Set of tasks
1. In the text on the Indian patent system, translate the sentence "India is now a member of the TRIPS agreement and our patent system is fully compliant with the TRIPS." into French.
2. Return the passage of the text on the Indian patent system from "The past decade" up to and including "in remote areas.", word for word.
3. Take the text on the Indian patent system further, picking up after its final sentence.
═══ Page extract ═══
Earlier, when the Indian Patent system was not in compliance with TRIPS, there was a risk of a healthy Patent protection provision in India. But today the condition has changed. India is now a member of the TRIPS agreement and our patent system is fully compliant with the TRIPS. Even though the Indian Patent Act contains all the TRIPS flexibilities, the relevant provisions require fine-tuning, especially those related to patent protection, compulsory license, and government use.

Conclusion

The past decade attempts to conclude crucial amendments to the Patent Act of 1970 and has built up a firm base for a fully functional patent system. IPR influence in the current regime is much affected by its awareness and intellect nature. In the current scenario, various important steps have been taken in reaching IPR to a new height and compliance with USPTO, EPO, and other countries’ IPR regime, and it was believed that more steps have to be taken. Further, people are still unaware of IPR and its advantages in taking rights for their intellectual property. In such cases, the government should promote awareness of IPR in remote areas.
═══ Provided data ═══
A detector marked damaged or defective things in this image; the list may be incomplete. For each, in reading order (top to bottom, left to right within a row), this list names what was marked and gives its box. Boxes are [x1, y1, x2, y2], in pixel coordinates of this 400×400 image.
═══
Solved tasks
1. L'Inde est désormais membre de l'accord sur les ADPIC et notre système de brevets est pleinement conforme aux ADPIC.

2.
The past decade attempts to conclude crucial amendments to the Patent Act of 1970 and has built up a firm base for a fully functional patent system. IPR influence in the current regime is much affected by its awareness and intellect nature. In the current scenario, various important steps have been taken in reaching IPR to a new height and compliance with USPTO, EPO, and other countries’ IPR regime, and it was believed that more steps have to be taken. Further, people are still unaware of IPR and its advantages in taking rights for their intellectual property. In such cases, the government should promote awareness of IPR in remote areas.

3.
A common man comes across intellectual properties from dawn to dusk. The goods having a very wide spectrum and are associated with food, shelter, and clothes; the things of necessity, comfort, and luxury. From waking up from a Gautier bed, using a comfortable Sleepwell mattress and pillows, having a cup of Taj Mahal Tea, then wearing a Nike tracksuit and shoes for a morning walk, he deals with these properties. A Modern Bread or Mother Dairy Milk or a cup of Nescafe at the breakfast, going in a Zen car to the office, using a Compaq computer, and coming back in a car. In the evening, watching Sony Television and fixing alarm in his/ her Swatch watch to wake-up in the morning, he uses the products which are intellectual properties of someone.
These properties have been covered under a patent or a copyright or a trademark. Since a common man’s life is very closely linked with articles and products which are protected by law under intellectual rights. The copying, imitation, adaptation, and unauthorized reproduction of these things, without the permission of the owner, may amount to a serious offense. Therefore, knowledge about intellectual property rights is a must for a common man.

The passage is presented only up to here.